What you have to do ::
Lines from the beginning of the data through the line containing "662.7,369.5 651.8,369.5 651.8,288.6" are to be copied exactly, with no other line included.

The records ::

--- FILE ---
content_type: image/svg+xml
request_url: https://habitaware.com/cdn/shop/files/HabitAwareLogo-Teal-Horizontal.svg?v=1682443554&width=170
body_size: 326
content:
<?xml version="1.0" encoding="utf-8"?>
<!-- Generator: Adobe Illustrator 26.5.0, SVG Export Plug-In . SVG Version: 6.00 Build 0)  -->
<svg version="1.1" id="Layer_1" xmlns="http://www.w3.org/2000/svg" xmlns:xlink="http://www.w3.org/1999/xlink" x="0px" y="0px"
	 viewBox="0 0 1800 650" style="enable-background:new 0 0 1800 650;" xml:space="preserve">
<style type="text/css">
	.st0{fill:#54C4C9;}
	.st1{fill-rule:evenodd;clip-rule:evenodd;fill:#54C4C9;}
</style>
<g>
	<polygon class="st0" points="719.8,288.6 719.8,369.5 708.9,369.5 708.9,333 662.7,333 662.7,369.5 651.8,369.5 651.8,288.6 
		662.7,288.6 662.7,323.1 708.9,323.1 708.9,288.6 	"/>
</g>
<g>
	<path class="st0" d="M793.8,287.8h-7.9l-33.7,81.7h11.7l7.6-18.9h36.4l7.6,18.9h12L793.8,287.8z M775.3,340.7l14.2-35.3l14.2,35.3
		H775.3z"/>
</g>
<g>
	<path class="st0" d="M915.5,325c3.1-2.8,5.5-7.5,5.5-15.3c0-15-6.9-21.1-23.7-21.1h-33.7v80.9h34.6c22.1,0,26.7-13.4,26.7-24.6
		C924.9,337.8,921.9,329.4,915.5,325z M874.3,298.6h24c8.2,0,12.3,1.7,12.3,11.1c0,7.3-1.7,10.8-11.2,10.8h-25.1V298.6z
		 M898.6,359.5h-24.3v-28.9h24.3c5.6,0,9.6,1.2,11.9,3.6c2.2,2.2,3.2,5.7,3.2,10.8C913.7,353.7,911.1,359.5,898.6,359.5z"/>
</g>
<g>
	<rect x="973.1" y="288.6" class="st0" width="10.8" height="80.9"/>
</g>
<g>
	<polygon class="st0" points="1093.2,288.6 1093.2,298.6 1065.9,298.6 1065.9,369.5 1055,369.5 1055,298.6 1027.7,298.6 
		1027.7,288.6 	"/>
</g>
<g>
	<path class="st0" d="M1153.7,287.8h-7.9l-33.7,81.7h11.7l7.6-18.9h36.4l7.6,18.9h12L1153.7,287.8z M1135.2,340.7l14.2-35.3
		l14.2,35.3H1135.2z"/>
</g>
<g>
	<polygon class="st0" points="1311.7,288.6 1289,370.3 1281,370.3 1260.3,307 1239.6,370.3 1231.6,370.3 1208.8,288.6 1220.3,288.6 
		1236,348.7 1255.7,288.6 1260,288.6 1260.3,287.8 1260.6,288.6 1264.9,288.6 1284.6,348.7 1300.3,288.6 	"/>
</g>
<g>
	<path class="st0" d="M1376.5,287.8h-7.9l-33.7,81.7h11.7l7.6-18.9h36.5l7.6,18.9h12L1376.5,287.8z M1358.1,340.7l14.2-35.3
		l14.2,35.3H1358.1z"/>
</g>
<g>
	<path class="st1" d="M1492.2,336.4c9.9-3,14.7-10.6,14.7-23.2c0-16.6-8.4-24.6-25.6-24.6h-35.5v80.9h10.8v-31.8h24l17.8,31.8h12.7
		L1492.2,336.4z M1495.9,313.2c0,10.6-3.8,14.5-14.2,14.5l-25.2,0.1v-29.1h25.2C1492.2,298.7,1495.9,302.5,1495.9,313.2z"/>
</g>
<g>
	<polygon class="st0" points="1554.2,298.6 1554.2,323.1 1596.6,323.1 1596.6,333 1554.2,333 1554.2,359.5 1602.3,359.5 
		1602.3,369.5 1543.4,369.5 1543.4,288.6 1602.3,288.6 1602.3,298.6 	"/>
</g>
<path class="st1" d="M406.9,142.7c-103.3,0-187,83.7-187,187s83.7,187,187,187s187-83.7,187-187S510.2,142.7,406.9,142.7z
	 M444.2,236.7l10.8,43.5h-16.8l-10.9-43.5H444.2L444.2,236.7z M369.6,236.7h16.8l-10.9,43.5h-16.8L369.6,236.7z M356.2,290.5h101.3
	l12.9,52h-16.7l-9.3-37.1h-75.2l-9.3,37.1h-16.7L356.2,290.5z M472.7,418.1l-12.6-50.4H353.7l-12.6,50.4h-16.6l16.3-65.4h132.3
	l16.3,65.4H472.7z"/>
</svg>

Output for this exercise ::
--- FILE ---
content_type: image/svg+xml
request_url: https://habitaware.com/cdn/shop/files/HabitAwareLogo-Teal-Horizontal.svg?v=1682443554&width=170
body_size: 326
content:
<?xml version="1.0" encoding="utf-8"?>
<!-- Generator: Adobe Illustrator 26.5.0, SVG Export Plug-In . SVG Version: 6.00 Build 0)  -->
<svg version="1.1" id="Layer_1" xmlns="http://www.w3.org/2000/svg" xmlns:xlink="http://www.w3.org/1999/xlink" x="0px" y="0px"
	 viewBox="0 0 1800 650" style="enable-background:new 0 0 1800 650;" xml:space="preserve">
<style type="text/css">
	.st0{fill:#54C4C9;}
	.st1{fill-rule:evenodd;clip-rule:evenodd;fill:#54C4C9;}
</style>
<g>
	<polygon class="st0" points="719.8,288.6 719.8,369.5 708.9,369.5 708.9,333 662.7,333 662.7,369.5 651.8,369.5 651.8,288.6 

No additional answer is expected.